Douglas A. Oliver, 44, a Web middleware engineer who says he was placed on paid leave Feb. 17 in connection with the incident, said he is speaking out because the state's account is 'incredibly skewed in my estimation.'

In the incident last month, state officials in Concord announced that the FBI and the U.S. Department of Justice were part of an investigation into the discovery of the Cain & Abel program during a routine check of state servers. The server was used by the N.H. Division of Motor Vehicles and the state Veterans Home to transmit financial information. It was also used by the state's Liquor Commission as a backup for sales transactions. No incidents of fraudulent use of credit card numbers on the server have been reported.

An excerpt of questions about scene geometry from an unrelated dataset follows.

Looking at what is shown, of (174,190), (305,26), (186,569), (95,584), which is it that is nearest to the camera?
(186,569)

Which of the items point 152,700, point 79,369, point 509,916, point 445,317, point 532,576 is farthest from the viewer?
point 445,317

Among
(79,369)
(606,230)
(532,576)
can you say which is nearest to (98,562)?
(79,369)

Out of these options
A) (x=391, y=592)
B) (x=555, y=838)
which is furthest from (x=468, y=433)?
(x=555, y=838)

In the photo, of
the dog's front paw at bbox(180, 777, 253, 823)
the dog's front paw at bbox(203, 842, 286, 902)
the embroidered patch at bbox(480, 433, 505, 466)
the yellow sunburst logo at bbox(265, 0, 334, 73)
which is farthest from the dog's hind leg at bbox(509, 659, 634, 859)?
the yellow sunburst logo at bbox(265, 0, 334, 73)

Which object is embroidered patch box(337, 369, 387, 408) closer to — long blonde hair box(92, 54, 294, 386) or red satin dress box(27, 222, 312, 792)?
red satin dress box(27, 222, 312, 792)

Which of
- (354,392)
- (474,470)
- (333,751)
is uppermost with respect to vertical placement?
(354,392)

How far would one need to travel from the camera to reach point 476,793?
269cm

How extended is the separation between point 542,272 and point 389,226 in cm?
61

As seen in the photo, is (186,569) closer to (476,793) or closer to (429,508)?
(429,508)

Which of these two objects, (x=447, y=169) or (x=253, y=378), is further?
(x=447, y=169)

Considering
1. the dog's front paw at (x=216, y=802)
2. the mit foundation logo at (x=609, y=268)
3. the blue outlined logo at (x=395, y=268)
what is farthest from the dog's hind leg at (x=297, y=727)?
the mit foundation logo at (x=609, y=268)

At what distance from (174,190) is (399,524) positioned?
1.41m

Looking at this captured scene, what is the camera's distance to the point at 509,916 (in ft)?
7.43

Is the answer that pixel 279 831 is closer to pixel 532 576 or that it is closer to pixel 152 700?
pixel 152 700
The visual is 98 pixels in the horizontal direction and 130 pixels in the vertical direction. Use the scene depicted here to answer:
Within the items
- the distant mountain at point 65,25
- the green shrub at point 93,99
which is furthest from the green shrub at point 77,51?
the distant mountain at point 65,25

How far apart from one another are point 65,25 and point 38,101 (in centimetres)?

Oliver, who has worked in the N.H. Office of Information Technology (OIT) since 2002, said he participated as a member of an OIT security audit team since early last year, when a state government Web site was hit by hackers who defaced several pages with 'graffiti' messages. In response, the OIT began conducting penetration-vulnerability and threat-assessment testing to look at the state's overall IT security, Oliver said.

To conduct the threat assessments, Oliver said he and other IT employees installed and used a collection of software tools, including a copy of Cain & Abel -- a password-recovery program for Microsoft Corp. products that can also be used as malware by hackers to capture and crack passwords -- so that the state's IT security could be accurately tested against real-world intrusions.

The Cain & Abel program was placed on the server using Oliver's security credentials, he said. 'The reasons it was there was totally authorized and legitimate,' he said. Using the application, testing showed that there were several security problems in the system, including Domain Name System cache poisoning, the presence of plain-text, domain-level administrative passwords in files that were viewable by anonymous users and faulty operational practices -- including the presence of local accounts of people no longer employed by the state.